I get comments and questions every spring about a really attractive shrub, Cercis Canadensis, or the Eastern redbud. It flowers at about the same time or slightly earlier than dogwoods, but with its profusion of small purple flowers, this shrub stands out and can be quite spectacular. Planted singly or in small groups of three to five, they can give amazingly colorful displays at a woods’ edge or as specimen plantings.
You can buy them at garden centers, or smaller plants and starts online, but I’ve found they are best planted small and left to fill in, as they can be finicky transplanters. The flowers last from two to four weeks (in springs like this, four weeks), and then the foliage fills in, followed by small seed pods in the fall.
With a range from Florida up into hardiness zone 4, the tree grows naturally as an understory plant in mixed deciduous forests. The French Canadian settlers are said to have added the flowers to salads and in making pickles, and even with cooked vegetables. Not sure how they worked them into pickles, since that’s much later in the summer, but that’s what the books say. There a white “alba” variety, but that kind of defeats the purpose of a redbud.

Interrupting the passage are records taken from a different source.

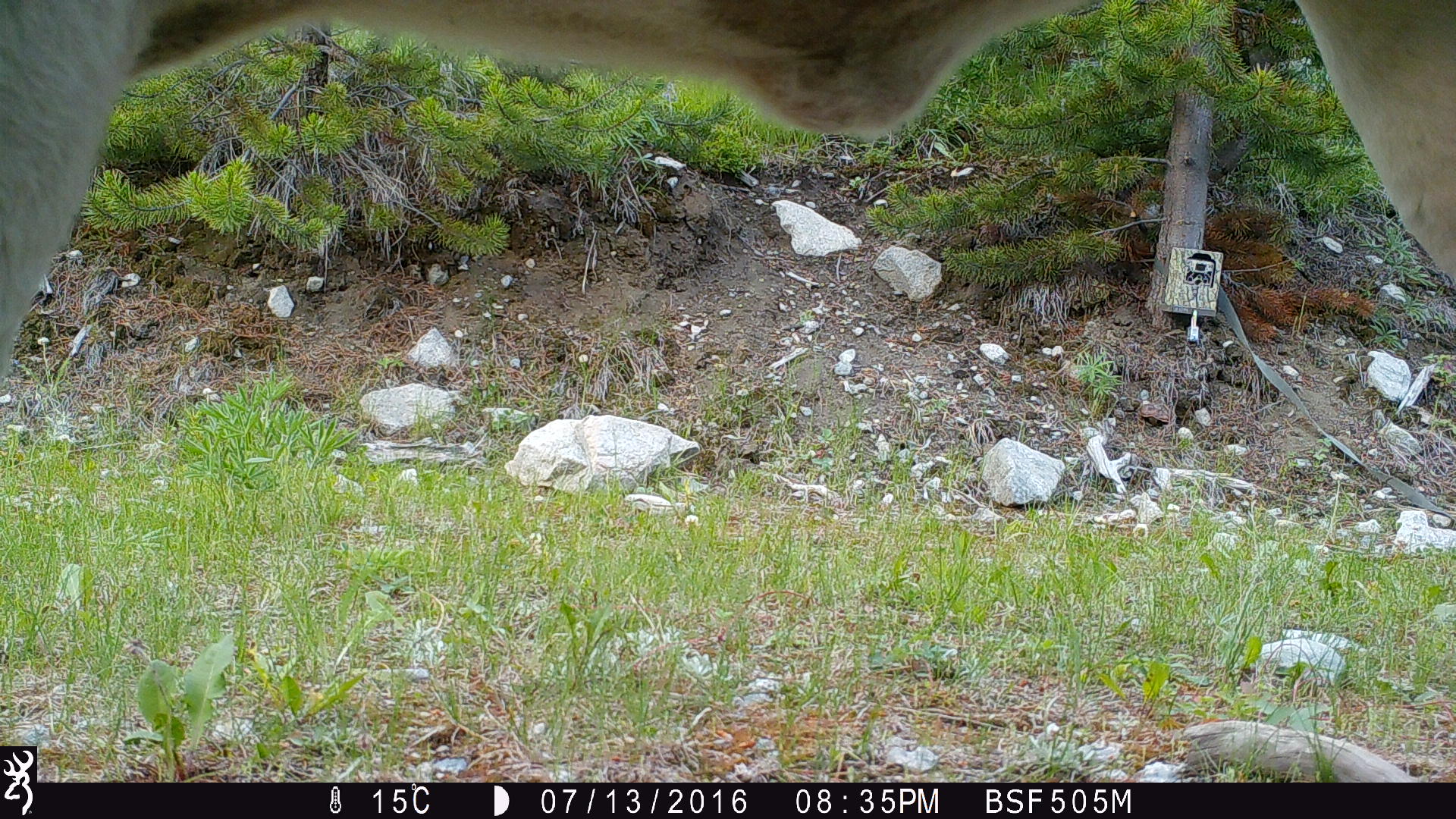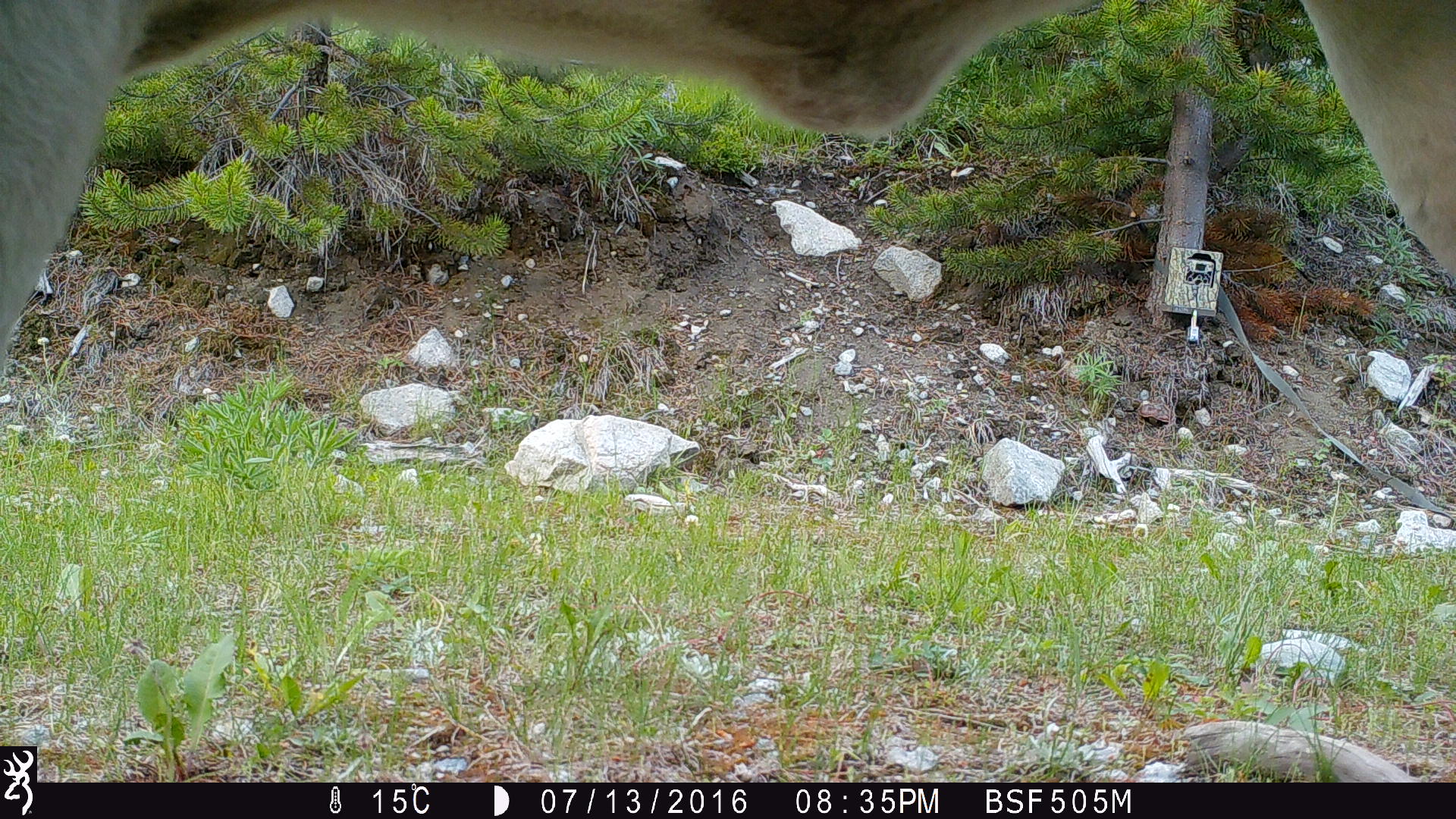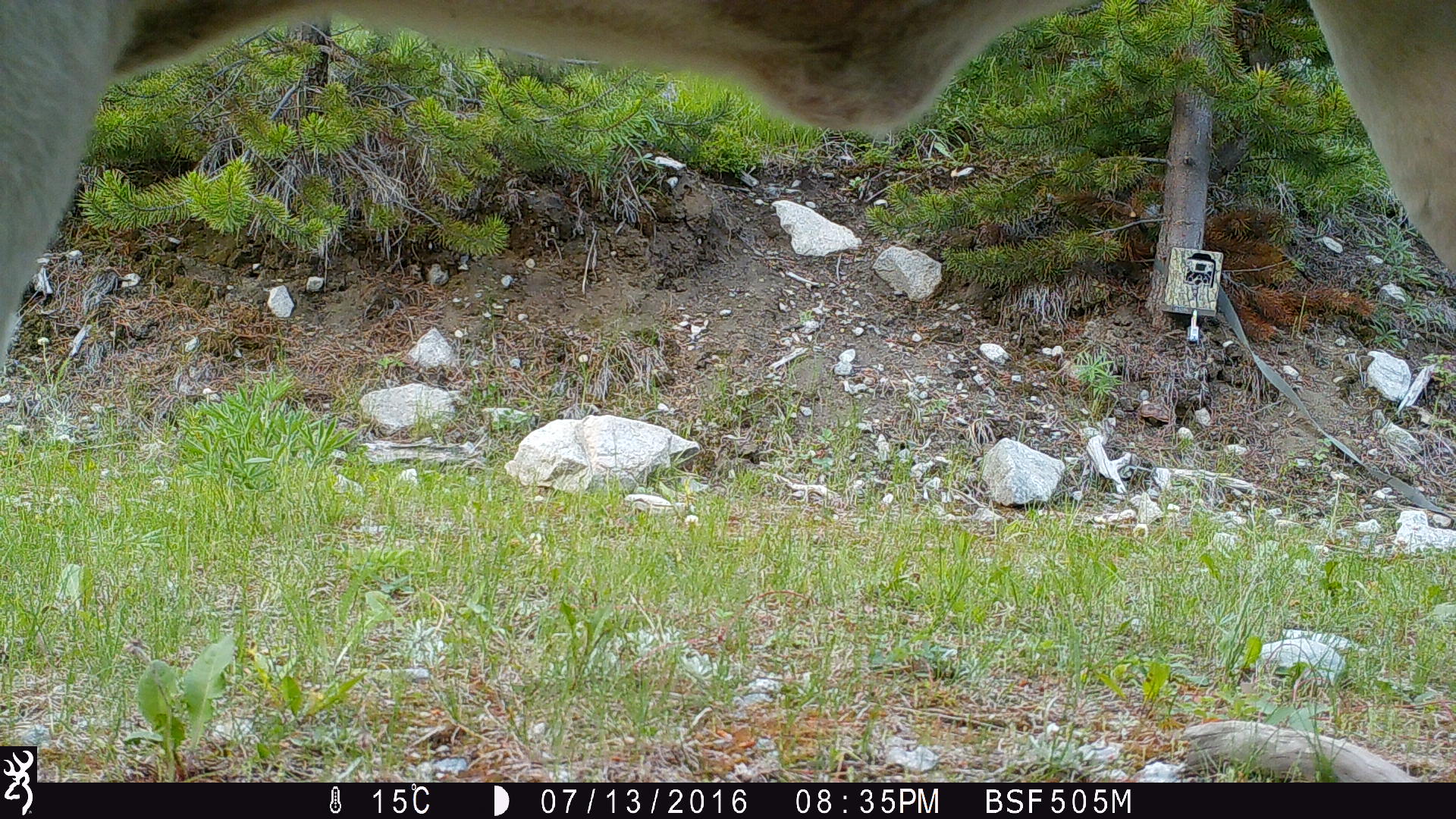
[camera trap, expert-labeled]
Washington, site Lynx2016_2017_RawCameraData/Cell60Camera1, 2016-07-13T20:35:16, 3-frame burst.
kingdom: Animalia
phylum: Chordata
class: Mammalia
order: Artiodactyla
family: Bovidae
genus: Bos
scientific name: Bos taurus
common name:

In addition to issues with deer, voles and chipmunks, I’ve been daunted by rabbits. I let my dog chase them, knowing she’ll never catch one, and hoping it will make them more cautious—but she’s bored with them, and they seem to know that.
So, before my emerging plants got too tasty for them to resist, I tried a product called Rabbit Scram. It’s a granular material (made by the same company makes Deer Scram, Mole Scram and some other repellents that I can’t vouch for), and it contains dried blood, white pepper, garlic, cloves and meat meal. A 2.5-pound jar costs about 20 bucks and, according to the directions, it can protect about 1,300 square feet for 30 days or more. So, I tried it as a barrier around my large perennial bed and test gardens. So far, so good. Rabbits to the east, rabbits to the west, but not a nibble at my place … so far.
It will get warmer, stay warmer, and it will get sunnier. Looking like an average summer for temperatures and rainfall. But it’s been great weather for slugs, and they’re around, so start your treatments now or you’ll be very sorry later.
Keep up the good work, and keep growing!